*ТЕКСТ СТРАНИЦЫ:*
+--
Первая часть беседы с композитором-минималистом. Вертикаль. Тишина. Всё должно быть очень просто.
Антон Батагов о поисках абсолюта и о гордыне, об отце Мене, Бахе и строительстве вертикали, которая способна оправдать занятия искусством.
Антон Батагов начинал как пианист, выступавший на конкурсе Чайковского и записавший несколько сольных дисков (Равеля, Мессиана, Баха). В конце 80-х годов Батагов начал писать собственную музыку, а в 1997-м перестал выступать.
С тех пор у композитора Батагова вышло два с лишним десятка дисков с камерной и вокальной музыкой, звуковыми дорожками к фильмам и межпрограммному сопровождению телеканалов (о своей работе для «НТВ», «Культуры», «СТС» и даже «Звезды» Антон расскажет завтра), его музыка постоянно звучит в концертах.
А недавно Батагов «размочил» исполнительскую паузу, сыграв осенью 2009 года в Америке сольную программу из своих сочинений, а в феврале 2010-го — на фестивале в Новосибирске — партиты Баха. В разговоре Батагов постоянно пытался уйти от сугубо музыкальных тем. Почему — станет понятно по ходу движения диалога, который получился спором о разных подходах к жизни и к смерти, к вере и отсутствию религиозного чувства.
+--
*МАТЕРИАЛ:*
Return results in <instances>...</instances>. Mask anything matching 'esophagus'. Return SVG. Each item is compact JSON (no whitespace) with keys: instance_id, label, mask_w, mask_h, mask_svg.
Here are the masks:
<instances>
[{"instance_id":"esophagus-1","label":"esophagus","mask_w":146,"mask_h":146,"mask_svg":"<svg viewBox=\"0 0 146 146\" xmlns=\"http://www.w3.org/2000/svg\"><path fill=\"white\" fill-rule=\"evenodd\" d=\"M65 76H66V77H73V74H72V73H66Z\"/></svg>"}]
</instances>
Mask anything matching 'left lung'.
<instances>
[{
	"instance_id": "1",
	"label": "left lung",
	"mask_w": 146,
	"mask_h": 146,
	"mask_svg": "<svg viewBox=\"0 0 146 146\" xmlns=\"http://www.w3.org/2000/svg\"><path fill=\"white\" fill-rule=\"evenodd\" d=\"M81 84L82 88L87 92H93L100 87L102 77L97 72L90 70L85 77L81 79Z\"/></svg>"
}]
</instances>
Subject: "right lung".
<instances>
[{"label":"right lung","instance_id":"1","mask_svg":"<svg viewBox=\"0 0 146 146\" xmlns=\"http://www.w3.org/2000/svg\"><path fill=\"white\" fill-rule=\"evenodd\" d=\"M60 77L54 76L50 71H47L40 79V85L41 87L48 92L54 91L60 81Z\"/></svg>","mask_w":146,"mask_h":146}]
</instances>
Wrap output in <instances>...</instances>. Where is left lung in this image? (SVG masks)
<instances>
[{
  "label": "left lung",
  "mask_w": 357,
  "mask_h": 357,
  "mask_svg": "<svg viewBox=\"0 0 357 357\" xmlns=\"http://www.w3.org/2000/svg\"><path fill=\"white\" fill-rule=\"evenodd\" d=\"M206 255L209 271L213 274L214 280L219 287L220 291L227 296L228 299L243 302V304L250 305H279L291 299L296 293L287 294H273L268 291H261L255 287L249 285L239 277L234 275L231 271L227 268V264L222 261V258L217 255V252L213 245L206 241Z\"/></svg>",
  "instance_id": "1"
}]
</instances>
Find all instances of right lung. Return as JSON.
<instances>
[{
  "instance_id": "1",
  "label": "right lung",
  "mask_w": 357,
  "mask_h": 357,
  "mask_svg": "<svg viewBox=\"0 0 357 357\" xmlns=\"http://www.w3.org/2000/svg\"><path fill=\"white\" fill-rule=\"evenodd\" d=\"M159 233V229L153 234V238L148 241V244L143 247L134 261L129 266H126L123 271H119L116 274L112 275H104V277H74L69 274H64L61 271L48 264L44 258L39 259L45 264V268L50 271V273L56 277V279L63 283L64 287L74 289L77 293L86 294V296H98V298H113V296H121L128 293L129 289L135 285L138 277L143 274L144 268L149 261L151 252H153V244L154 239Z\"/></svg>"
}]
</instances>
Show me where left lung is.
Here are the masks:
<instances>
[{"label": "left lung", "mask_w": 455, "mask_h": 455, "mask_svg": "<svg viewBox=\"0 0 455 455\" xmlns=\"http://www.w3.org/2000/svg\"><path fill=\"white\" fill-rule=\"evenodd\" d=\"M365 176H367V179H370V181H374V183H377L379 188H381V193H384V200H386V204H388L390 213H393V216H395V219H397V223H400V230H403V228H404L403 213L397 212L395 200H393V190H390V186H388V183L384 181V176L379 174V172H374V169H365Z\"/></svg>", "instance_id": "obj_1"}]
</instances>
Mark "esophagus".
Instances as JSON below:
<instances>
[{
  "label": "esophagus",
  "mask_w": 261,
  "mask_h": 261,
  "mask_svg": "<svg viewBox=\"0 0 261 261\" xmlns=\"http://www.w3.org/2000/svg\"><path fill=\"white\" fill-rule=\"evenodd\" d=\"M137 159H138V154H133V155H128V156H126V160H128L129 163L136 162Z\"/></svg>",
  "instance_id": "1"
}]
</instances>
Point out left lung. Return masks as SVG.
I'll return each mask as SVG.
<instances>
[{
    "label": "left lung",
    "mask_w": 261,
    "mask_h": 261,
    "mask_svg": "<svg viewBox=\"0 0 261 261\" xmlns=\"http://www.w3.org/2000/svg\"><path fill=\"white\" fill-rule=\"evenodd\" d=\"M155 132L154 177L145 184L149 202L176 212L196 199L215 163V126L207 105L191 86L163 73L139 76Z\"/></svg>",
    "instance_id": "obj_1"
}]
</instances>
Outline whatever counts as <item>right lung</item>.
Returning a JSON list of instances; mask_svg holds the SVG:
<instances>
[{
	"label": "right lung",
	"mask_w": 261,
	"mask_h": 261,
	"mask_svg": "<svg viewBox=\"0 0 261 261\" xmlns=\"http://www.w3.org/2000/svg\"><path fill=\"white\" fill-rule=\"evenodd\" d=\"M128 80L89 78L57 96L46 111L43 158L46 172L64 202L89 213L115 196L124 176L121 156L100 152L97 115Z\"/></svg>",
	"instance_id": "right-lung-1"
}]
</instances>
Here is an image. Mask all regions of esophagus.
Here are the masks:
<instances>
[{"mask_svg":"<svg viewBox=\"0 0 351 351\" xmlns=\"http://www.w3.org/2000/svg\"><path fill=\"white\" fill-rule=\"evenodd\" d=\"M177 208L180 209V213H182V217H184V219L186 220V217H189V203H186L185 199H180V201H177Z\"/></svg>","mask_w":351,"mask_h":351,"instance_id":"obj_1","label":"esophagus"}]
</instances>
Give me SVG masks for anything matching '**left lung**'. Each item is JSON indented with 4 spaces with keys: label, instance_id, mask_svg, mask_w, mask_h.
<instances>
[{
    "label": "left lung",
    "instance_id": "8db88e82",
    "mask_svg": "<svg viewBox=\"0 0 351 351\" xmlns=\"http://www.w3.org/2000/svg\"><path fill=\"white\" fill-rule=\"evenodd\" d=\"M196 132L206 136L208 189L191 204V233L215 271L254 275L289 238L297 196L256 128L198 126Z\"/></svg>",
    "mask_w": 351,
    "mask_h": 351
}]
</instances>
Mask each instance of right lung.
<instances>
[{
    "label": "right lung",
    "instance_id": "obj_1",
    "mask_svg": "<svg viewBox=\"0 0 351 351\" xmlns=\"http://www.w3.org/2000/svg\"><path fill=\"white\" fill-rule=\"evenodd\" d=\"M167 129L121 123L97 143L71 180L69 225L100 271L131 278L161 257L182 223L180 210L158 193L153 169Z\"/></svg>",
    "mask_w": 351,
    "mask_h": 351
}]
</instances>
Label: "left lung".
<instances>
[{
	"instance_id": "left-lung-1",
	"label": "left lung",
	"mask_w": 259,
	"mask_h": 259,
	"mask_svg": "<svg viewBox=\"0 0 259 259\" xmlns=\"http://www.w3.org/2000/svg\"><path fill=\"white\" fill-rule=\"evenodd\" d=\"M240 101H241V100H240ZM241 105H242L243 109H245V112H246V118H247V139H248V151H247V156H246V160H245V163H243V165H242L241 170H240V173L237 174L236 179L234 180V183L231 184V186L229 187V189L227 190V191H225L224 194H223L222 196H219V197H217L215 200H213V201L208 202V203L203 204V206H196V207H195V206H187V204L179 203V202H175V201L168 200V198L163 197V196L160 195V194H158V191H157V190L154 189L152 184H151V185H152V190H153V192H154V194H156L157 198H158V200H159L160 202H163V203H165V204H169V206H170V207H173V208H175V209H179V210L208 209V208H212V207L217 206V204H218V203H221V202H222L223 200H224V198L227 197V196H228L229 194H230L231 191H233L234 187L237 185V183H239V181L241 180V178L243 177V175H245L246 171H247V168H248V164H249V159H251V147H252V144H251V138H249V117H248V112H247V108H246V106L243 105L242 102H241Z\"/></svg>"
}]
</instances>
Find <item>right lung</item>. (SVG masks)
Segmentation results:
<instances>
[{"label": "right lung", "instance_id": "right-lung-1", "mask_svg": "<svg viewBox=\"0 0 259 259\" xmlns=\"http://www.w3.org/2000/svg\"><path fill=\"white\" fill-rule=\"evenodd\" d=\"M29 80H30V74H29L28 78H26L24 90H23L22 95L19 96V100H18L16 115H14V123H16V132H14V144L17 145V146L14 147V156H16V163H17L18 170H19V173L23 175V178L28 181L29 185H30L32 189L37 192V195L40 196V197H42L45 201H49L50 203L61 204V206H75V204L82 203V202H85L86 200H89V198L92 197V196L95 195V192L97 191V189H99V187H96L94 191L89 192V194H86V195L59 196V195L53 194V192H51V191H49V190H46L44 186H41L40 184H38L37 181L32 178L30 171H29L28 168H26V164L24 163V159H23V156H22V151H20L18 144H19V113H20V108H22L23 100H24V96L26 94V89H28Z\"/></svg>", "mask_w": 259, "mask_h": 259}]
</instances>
+--
Воспроизведите без изменений фрагмент приведённого выше текста о беседе с Антоном Батаговым: всё, начиная со слов «Антон Батагов о» и вплоть до слов «1997-м перестал выступать.».

Антон Батагов о поисках абсолюта и о гордыне, об отце Мене, Бахе и строительстве вертикали, которая способна оправдать занятия искусством.
Антон Батагов начинал как пианист, выступавший на конкурсе Чайковского и записавший несколько сольных дисков (Равеля, Мессиана, Баха). В конце 80-х годов Батагов начал писать собственную музыку, а в 1997-м перестал выступать.